Novel Cannabinoid Suppresses TNF-α, IFN-α in Patients with Dermatomyositis
SAN FRANCISCO, CA—The synthetic, nonpsychoactive cannabinoid ajulemic acid shows early promise as a potential alternative therapy for dermatomyositis, according to a study reported at the 2015 ACR/ARHP Annual Meeting.
"Ajulemic acid may offer a novel, and potentially less toxic, treatment for dermatomyositis than the currently available therapies," Elizabeth S. Robinson, BSE, Philadelphia Veterans Affairs Medical Center, Philadelphia, and colleagues reported.
Dermatomyositis is an autoimmune disease with cutaneous symptoms frequently accompanied by inflammatory muscle and/or lung disease. In vitro, ajulemic acid has been shown to suppress secretion of TNF-α and IFN-α, two pro-inflammatory cytokines implicated in the disease's pathogenesis, from peripheral bloodstream mononuclear cells (PMBCs).
To assess ajulemic acid 's promise against dermatomyositis, the study authors isolated PBMCs from the blood of 17 patients diagnosed with dermatomyositis treated with 0, 3, 10 and 15µM concentrations of ajulemic acid and incubated at 37°C and 5.0% CO2 for 18 hours, “both with and without lipopolysaccharide in the case of TNF-α and with and without CpG oligonucleotides (CpG) in the case of IFN-α,” they noted.

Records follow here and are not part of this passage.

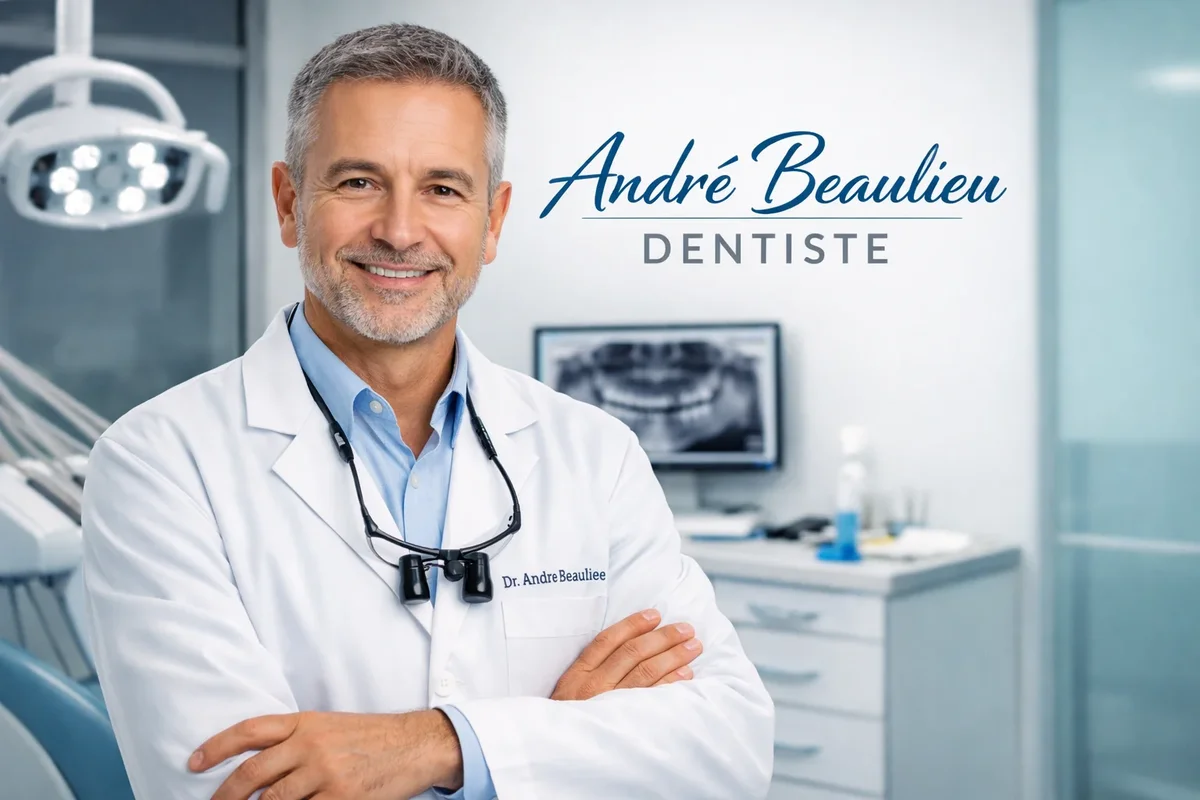 andré beaulieu dentiste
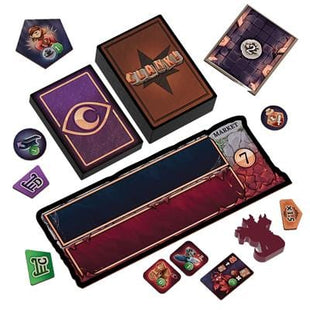 Gamers Guild AZ Dire Wolf Digital Clank! Catacombs - Underworld GTS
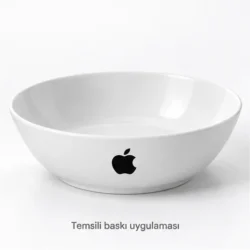 Uludağ Wide Salad Bowl — gallery view 4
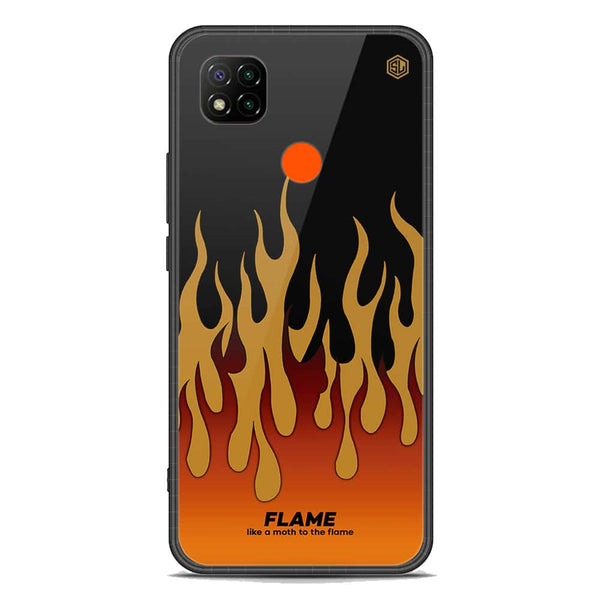 Trending Designs Series Soft Phone Case - Premium Glass Case - Xiaomi Redmi 10A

Lipopolysaccharide and CpG were used “to stimulate secretion of TNF-α and IFN-α, respectively, in order to ensure sufficient production for quantifying the effects of ajulemic acid via ELISA,” they noted. TNF-α secretion values below 2pg/mL were excluded from analysis as outliers.
The lipopolysaccharide-stimulated PBMCs treated with ajulemic acid at concentrations of 0 (n=17), 3 (n=16), 10 (n=16) and 15 (n=15) μM secreted mean (standard deviation [SD]) TNF-α values of 7.37 (1.33), 7.73 (1.03), 5.60 (1.91) and 4.20 (1.92) pg/mL, respectively.

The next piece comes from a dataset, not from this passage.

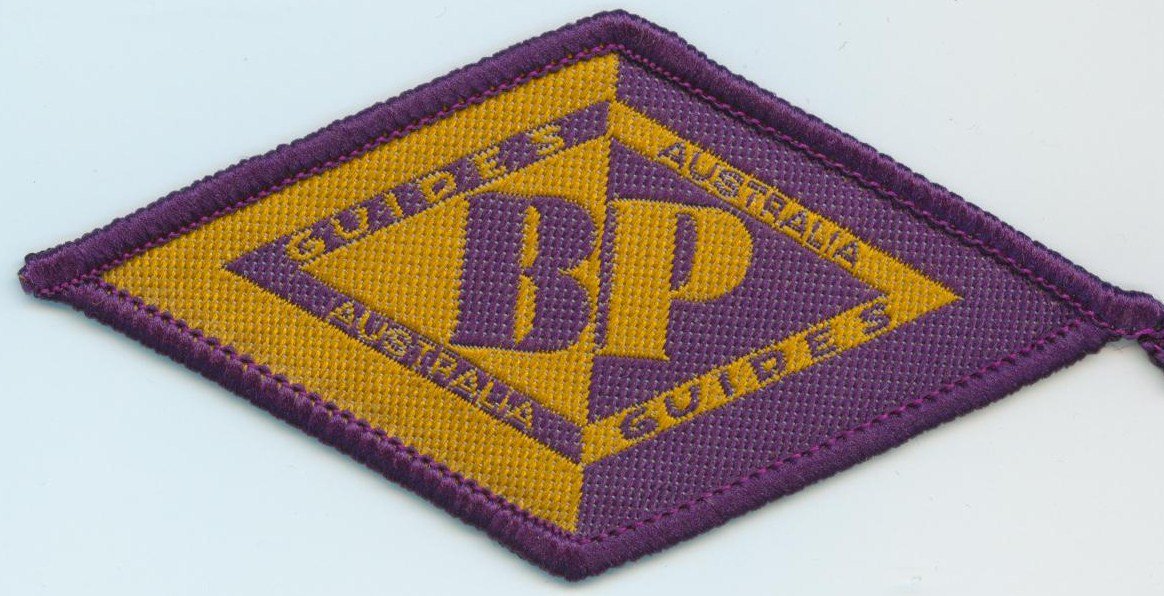 BP - Guide Cloth Badge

Ajulemic acid was found to suppress secretion of TNF-α from lipopolysaccharide-stimulated PBMCs at 10μM (P=0.0115) and 15μM (P<0.0001), but not at 3μM (P=0.9098), when compared to LPS-stimulated PBMCs not incubated with the agent, they reported.
Unstimulated PBMCs treated with ajulemic acid 0 (n=16), 3 (n=12), 10 (n=15) and 15 (n=12) μM secreted mean (SD) log TNF-α levels of 1.44(1.76), 1.97 (1.96), 1.09 (1.70) and 0.77 (1.48) pg/mL, respectively.
"ANOVA analysis found no statistically significant difference between these means (P=0.0965)," Robinson noted.
CpG-stimulated PBMCs that were not treated with ajulemic acid secreted a mean (SD) quantity of log IFN-α values of 5.89 (0.14) pg/mL in the 2 healthy control subjects, 5.33 (0.77) pg/mL in 8 patients with dermatomyositis not on antimalarials, and 0.42 (1.64) pg/mL in 7 patients on antimalarials.
More IFN-α was produced in patients with dermatomyositis not taking antimalarials (P<0.0001) and in healthy controls (P=0.0002) compared with those on antimalarials, they concluded.